Вдруг я услышал, как оно вышло — чистым и прозрачным, будто кусок стекла, из дверей одного «бассо». Я подошел к этой двери и заглянул внутрь. Это была бедная комната, почти целиком занятая огромной железной кроватью и комодом, на котором я заметил один из этих стеклянных шаров, которые обычно защищают от литья из воска скульптурные изображения Святого Семейства. В углу над очагом, в котором горел древесный уголь, шел пар из кастрюли. Старуха, наклонившись над очагом, раздувала угли и махала на них полой своей юбки, задрав ее и держа обеими руками. Но в это мгновение она была почти неподвижна и насторожена, повернув лицо к дверям.
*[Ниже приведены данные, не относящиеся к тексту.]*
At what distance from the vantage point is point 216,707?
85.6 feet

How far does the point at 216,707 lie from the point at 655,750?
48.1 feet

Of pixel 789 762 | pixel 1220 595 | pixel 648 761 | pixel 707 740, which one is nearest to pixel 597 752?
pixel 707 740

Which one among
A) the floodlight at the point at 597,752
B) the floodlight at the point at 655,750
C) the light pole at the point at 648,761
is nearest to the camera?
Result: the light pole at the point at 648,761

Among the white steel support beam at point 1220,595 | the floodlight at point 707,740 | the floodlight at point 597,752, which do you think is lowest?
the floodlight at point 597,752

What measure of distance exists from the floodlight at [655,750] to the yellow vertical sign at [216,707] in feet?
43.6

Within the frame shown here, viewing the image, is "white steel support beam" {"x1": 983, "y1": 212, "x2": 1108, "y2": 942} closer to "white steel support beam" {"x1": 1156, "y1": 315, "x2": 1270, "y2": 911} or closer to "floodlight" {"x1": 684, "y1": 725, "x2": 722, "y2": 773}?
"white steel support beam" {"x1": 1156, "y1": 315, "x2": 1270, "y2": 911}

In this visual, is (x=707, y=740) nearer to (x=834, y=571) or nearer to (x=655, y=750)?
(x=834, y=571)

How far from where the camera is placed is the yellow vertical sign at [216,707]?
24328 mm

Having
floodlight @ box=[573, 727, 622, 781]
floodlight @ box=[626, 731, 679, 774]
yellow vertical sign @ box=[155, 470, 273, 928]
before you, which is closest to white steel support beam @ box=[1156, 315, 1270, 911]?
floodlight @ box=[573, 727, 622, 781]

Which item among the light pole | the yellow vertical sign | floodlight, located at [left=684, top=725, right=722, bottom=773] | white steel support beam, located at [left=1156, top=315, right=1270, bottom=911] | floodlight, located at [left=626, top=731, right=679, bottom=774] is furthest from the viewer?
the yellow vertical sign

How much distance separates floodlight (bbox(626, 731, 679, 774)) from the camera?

Ее поднятая юбка позволяла видеть ее желтые и костлявые бедра, колени, блестящие и гладкие. Кошка дремала на красном шелковом покрывале, разостланном на кровати. В колыбели, перед комодом, спал грудной ребенок. Две молодые женщины стояли на коленях на каменном полу, соединив руки, подняв лица к небу в позе экстатической молитвы. Древний старец сидел между кроватью и стеной, укутанный зеленой шалью с розовыми и желтыми цветами. У него было бледное лицо, сжатые губы, глаза, расширенные и пристальные, и его правая рука, лежавшая вдоль тела, показывала пальцами рожки в жесте заклинания нечистых духов. Он был похож на статуи этрусков, которых изображали лежащими на саркофагах. Старик пристально смотрел на меня. И вдруг он пошевелил губами. Одно только слово вылетело ясно и отчетливо из его беззубого рта: «O’sangue!» [769]
769
Кровь (итал.).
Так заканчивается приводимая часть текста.